Now, we can employ a non-deterministic Turing machine to easily solve our task using the following simple algorithm:

1. $(x_1,\dots,x_n) \leftarrow (s_1,\dots,s_n)$ // initialize $x_i$s
2. Guess a sequence of fill steps $S = ((i_1,j_1),\dots,(i_k,j_k))$
3. for $ l=1 $ to $ k $: $(x_{i_l}, y_{j_l}) \leftarrow fill(i_l,j_l) $
4. if $check()$ = true then return $S$
5. else return false

For people not familiar with the concept of non-deterministic Turing Machines (NTM) here is how it works: if there exists a sequence such that our target fill levels are satisfied then the NTM will guess exactly such a sequence and the algorithm returns it. Otherwise it will return false. I believe the crude guys from the practical branch of CS call this approach brute force(but that's only true when you use a deterministic machine!).

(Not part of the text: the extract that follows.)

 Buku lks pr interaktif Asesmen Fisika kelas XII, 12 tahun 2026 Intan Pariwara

Now, what does $k$ look like? How many different filling states across all bottles can you possibly have? Let $c_{max}$ be the maximum capacity over all bottles. $$ k = (c_{max}+1)^n$$ (a $z$ liter bottle can contain $0$ liter thus the $+1$) Why is this sufficient? Suppose there is a working sequence requiring more than $k$ steps. Then some fill state must occur at least twice in the procedure of applying the fill steps thus you have an unnecessary cycle(steps you can remove and still have a working sequence).

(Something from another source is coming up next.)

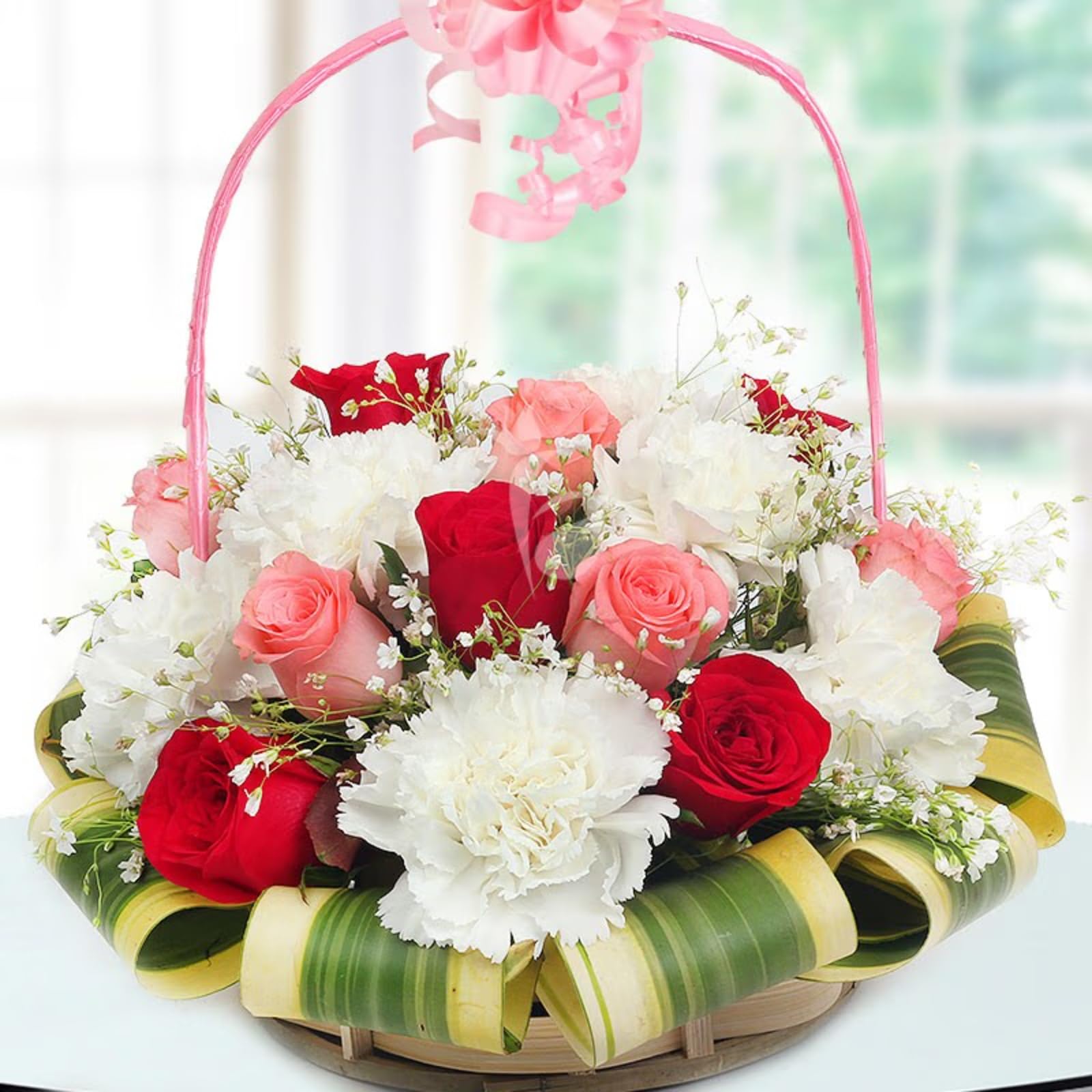 Premium Rose & Carnation Bouquet - Same Day Delivery -1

On a sidenote: if you fix parameter $n$ (meaning it is not part of the input anymore) then $k$ and therefore the guessed sequence is polynomial w.r.t. to the length of the input(if I'm not mistaken) and therefore this problem lies in $NP$ (instead of returning the sequence simply return true in the decision version). It seems to bear some resemblance to SUBSET-SUM only with more facets I guess.. might it be even NP-complete?

[edit] After thinking about reducing SUBSET-SUM to this I rather believe there might be some non-obvious(at least to me) properties to the transition between fill states which might give rise to an efficient solution (no brute force).